Including a Twitter search in your application

This example shows you how to include the result of a Twitter search in your application. This time it is not client based as the first recipe of this chapter. The result will be downloaded to the server, and then displayed to the client. This poses a possible problem.

What happens if your server cannot reach Twitter? There might be a number of different reasons. For example, your DNS is flaky, Twitter is down, the routing to Twitter is broken, or you are pulling off too many requests resulting in a ban, and many, many more. However, this should not affect your application. It might, of course, affect what data is displayed on the page – it may however never stop, or block any of your services. Your complete system has to be unaffected by failure of any external system. This recipe shows a small example and incidentally uses the Twitter API for this. You can, however, copy the principle behind this to any arbitrary API you are connecting to. You can get more information about the Twitter API we are about to use at http://dev.twitter.com/doc/get/search.

The source code of the example is available at examples/chapter4/mashup-twitter-search.

....

# Given exercise A
Say whether each statement agrees with the Twitter search text: (i) the search result is downloaded to the server before it is shown to the client; (ii) a failure to reach Twitter may block some of the application's services; (iii) the principle shown works only with the Twitter API. For each, answer yes or no and quote the words of the text that decide it.
# Given exercise B
Print the passage of the Twitter search text from "What happens if" up to and including "use at http://dev.twitter.com/doc/get/search.".
Answer from the Twitter search text alone.

....

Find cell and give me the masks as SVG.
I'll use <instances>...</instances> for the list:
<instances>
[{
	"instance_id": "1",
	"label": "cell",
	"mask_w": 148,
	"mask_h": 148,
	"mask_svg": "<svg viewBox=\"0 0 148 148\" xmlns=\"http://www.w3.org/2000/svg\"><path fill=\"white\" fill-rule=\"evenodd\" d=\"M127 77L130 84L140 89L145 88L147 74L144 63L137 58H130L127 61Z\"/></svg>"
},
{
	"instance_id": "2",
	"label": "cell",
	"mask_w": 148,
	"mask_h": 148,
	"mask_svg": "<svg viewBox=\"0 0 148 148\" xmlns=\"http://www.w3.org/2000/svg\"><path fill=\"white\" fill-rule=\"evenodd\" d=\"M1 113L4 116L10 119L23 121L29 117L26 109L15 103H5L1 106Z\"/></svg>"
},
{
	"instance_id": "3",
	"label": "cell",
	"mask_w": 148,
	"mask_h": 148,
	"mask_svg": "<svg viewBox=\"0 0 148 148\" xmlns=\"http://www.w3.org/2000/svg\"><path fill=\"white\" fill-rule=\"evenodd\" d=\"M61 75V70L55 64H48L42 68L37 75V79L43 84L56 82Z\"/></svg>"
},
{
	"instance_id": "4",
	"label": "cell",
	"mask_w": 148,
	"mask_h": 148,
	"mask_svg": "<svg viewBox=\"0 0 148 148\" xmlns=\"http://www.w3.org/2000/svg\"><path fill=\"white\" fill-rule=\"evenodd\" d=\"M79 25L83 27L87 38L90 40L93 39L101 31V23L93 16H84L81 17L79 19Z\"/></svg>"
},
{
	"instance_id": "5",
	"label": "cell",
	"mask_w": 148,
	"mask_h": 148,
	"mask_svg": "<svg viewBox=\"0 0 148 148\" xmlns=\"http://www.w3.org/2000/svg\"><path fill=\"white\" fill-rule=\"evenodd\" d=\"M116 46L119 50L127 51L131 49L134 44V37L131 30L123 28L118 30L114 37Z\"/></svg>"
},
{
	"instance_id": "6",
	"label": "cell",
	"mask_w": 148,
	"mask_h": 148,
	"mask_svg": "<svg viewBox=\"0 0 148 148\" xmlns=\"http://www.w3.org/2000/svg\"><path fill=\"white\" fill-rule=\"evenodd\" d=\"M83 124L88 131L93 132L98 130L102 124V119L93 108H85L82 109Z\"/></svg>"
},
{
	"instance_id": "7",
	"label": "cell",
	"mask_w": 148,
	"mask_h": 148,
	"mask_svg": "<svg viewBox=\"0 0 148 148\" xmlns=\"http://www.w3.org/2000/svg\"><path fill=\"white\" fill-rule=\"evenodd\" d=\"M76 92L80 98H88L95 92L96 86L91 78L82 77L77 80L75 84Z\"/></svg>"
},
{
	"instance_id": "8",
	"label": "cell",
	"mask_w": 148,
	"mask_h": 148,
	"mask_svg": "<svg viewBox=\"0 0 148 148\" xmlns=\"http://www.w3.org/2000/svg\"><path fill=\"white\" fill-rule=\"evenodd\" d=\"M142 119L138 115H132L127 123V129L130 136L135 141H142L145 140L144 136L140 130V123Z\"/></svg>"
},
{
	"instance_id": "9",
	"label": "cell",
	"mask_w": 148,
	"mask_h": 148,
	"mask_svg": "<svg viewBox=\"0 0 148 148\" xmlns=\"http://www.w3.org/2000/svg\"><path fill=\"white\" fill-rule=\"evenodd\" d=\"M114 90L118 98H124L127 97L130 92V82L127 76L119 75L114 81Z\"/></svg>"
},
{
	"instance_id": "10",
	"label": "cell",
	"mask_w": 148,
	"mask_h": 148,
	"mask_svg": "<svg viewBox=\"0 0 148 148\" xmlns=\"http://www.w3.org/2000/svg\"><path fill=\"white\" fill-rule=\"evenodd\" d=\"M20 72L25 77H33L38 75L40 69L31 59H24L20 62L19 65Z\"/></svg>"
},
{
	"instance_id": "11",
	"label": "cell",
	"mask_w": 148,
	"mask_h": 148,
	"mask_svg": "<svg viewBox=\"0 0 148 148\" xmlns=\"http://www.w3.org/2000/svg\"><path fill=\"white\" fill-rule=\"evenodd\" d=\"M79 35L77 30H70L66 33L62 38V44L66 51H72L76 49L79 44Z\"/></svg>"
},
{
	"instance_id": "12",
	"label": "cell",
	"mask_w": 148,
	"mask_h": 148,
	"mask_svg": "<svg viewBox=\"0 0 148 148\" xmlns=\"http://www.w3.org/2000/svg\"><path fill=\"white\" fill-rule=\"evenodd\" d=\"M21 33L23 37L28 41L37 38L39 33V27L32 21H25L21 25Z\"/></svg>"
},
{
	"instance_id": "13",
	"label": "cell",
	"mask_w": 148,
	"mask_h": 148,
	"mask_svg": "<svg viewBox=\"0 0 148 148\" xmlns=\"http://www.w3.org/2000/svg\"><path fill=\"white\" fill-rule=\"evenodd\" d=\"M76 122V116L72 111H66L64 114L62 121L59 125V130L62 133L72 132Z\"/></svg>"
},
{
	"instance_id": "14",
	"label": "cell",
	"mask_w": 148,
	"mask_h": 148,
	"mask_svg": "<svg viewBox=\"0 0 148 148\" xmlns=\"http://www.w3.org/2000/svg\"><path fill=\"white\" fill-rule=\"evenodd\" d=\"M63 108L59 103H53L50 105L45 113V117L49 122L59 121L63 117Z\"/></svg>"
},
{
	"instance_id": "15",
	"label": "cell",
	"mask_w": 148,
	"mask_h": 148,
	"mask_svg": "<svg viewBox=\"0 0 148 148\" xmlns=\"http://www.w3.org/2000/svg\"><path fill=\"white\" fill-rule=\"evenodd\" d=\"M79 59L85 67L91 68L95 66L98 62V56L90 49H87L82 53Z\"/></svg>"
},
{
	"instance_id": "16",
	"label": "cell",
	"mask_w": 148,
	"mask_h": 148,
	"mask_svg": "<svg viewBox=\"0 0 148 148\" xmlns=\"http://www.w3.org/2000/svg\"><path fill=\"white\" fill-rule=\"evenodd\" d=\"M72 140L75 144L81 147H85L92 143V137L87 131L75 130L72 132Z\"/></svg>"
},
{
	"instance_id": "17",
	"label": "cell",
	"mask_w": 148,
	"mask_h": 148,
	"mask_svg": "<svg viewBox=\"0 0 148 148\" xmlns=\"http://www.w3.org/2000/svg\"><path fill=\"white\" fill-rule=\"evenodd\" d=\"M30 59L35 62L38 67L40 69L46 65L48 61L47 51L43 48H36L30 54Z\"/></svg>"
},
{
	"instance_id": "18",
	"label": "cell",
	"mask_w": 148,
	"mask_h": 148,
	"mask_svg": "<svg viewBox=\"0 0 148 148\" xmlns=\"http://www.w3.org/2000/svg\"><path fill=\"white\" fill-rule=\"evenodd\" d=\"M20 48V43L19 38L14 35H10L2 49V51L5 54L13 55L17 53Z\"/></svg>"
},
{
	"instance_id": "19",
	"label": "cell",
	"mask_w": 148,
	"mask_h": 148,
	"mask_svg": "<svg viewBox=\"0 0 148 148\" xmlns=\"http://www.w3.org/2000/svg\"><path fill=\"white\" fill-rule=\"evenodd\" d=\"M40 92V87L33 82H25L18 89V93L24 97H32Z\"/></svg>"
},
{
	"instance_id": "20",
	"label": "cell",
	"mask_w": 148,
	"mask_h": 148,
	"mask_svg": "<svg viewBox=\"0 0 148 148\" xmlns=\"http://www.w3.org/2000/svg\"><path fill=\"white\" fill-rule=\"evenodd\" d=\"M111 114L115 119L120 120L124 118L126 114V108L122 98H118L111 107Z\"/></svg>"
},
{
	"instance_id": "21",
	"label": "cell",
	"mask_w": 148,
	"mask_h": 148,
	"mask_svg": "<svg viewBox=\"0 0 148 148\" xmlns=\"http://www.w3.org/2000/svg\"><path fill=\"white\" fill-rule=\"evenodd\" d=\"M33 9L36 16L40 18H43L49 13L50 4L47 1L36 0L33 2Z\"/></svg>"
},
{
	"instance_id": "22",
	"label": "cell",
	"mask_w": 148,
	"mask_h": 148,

....

# Complete answer A
(i) Yes: "The result will be downloaded to the server, and then displayed to the client."
(ii) No: "it may however never stop, or block any of your services."
(iii) No: "You can, however, copy the principle behind this to any arbitrary API you are connecting to."

# Complete answer B
What happens if your server cannot reach Twitter? There might be a number of different reasons. For example, your DNS is flaky, Twitter is down, the routing to Twitter is broken, or you are pulling off too many requests resulting in a ban, and many, many more. However, this should not affect your application. It might, of course, affect what data is displayed on the page – it may however never stop, or block any of your services. Your complete system has to be unaffected by failure of any external system. This recipe shows a small example and incidentally uses the Twitter API for this. You can, however, copy the principle behind this to any arbitrary API you are connecting to. You can get more information about the Twitter API we are about to use at http://dev.twitter.com/doc/get/search.